Schenken Sie Ihm Aufmerksamkeitskapazitäten, die die Nutzung Ihres Produktes durch die enorme Zeitersparnis erst frei schafft. In Abhängigkeit der Höhe der täglichen Zeitersparnis für den User, dürfen Sie ihm mehr oder weniger regelmäßig auch mit Push-Nachrichten und ähnlichen Aufmerksamkeitsvampiren Gründe geben, möglichst intensiv mit Ihrem Produkt zu interagieren – eine der wohl relevantesten KPIs ist und bleibt die Intensität der Nutzung, denn mehr tägliche Sichtkontakte und Interaktionen innerhalb einer App beispielsweise bedeuten mehr Berührungspunkte in allen möglichen situativen Kontexten. Gestalten Sie Ihren Service so einfach und bequem wie möglich. Im Optimalfall verfügen Sie über ausreichend granulierte Daten, um die Schwangerschaft bei Frauen und den Haarausfall bei Männern zu prognostizieren. Und all die Suchanfragen, Informationsbedürfnisse, zukünftig wahrscheinlich auftretenden Bedarfsäußerungen erst, Jesus!

Wer als Unternehmen stets präsent im Kopf der Nutzer sein möchte, kommt an gewohnheitsbildendem Produktdesign nicht vorbei. Und das wiederum sollte dringlichst in der Werbekommunikation berücksichtigt werden, um die nötigen Trigger im Kopf der Rezipienten durch klassische Konditionierung zu etablieren. Untersuchen Sie alle digitalen wie analogen Touchpoints stets auf Möglichkeiten zur kognitiven Gewohnheitsbildung – wenn Sie schon in den intimsten Gehirnregionen der Menschen ihr Unwesen treiben müssen, um den Kapitalismus tapfer bis zur letzten überzogenen Kreditkarte zu feiern, dann entschädigen Sie die Opfer Ihrer Psychowerbepropaganda wenigstens mit personalisierter Unterhaltung. Ein Social Login und Sie haben das halbe Leben des Users in Echtzeit mit Ihrer Datenbank synchronisiert. Theoretisch, zumindest. Noch.
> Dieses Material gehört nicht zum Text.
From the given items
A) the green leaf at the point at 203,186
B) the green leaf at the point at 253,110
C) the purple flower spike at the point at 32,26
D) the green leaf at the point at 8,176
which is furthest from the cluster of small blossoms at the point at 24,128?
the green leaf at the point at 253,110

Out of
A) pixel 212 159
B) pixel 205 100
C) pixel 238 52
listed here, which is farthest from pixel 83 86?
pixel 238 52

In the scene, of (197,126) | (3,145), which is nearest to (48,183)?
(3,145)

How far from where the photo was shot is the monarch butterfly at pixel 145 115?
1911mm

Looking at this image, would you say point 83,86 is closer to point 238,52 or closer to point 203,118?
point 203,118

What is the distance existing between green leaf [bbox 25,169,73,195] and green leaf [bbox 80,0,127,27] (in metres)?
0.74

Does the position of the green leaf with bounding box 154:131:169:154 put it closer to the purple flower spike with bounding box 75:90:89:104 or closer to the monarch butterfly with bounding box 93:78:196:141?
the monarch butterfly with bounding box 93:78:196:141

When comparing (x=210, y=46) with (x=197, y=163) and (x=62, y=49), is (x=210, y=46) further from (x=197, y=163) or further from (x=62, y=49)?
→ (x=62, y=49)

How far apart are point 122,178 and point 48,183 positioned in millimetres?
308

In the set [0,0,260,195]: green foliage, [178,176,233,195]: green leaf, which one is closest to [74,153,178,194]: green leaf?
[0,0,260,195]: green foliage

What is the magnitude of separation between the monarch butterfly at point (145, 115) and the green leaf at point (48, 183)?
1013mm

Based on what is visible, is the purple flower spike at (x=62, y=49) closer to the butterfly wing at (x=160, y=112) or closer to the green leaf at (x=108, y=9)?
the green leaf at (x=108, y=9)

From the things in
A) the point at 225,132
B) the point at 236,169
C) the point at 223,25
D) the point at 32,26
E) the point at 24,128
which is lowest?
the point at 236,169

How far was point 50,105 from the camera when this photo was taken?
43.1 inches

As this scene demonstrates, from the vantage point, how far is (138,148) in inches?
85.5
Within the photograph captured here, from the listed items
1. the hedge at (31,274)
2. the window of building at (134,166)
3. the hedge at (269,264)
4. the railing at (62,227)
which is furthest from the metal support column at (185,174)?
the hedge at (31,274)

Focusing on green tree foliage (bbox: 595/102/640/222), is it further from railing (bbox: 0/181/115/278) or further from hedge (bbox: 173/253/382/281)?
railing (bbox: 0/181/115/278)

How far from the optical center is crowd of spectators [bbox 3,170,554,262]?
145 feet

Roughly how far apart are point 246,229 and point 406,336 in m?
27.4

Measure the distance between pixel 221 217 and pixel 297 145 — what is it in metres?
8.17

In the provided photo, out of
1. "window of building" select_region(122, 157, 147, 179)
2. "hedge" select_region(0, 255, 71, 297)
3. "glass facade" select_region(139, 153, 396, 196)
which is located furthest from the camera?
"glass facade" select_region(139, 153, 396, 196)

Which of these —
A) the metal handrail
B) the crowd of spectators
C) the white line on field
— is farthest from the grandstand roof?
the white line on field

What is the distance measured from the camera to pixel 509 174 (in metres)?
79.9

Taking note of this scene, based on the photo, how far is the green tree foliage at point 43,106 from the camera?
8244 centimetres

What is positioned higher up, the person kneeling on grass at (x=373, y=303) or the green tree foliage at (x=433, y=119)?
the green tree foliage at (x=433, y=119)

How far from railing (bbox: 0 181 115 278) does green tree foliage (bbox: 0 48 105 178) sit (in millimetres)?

Erklärungsbedürftige Produkte müssen Nutzern Belohnungen und Gegenleistungen für die zusätzliche Einarbeitungszeit anbieten. Diese Belohnungen können aus gamifizierten Elementen bspw. in Formularen oder ganz klassisch aus Rabatten und Sonderaktionen bestehen, die für erfolgreich absolviertes „Produkttraining“ freigeschaltet werden. Jedenfalls müssen Werbetreibende Ihre Audienz mit Werbung zunächst für deren Aufmerksamkeit bezahlen. Das tollste Produkt wird als nervig empfunden, wenn die Website auf dem Handy nicht zwischen zwei Auflösungen entscheiden kann und pseudo-responsiv umherspackt, bis sich der Browser aufhängt und das Endgerät vom Nutzer in Flammen aufgeht. Toll gemacht, werbetreibendes Unternehmen!

Wie wäre es mit einer springenden Katze als GIF-Animation für die Verlinkung der E-Mail im Impressum, huh? Um diese durch treue Nutzer und Kunden im späteren Verlauf der Kundenbeziehung durch die gewohnheitsmäßige Nutzung „kostenlos“ zurück zu erhalten. Ihr Marketingbudget ist in weiten Teilen vergleichbar mit einer Wette auf die Resonanzfähigkeit Ihrer Werbebotschaft.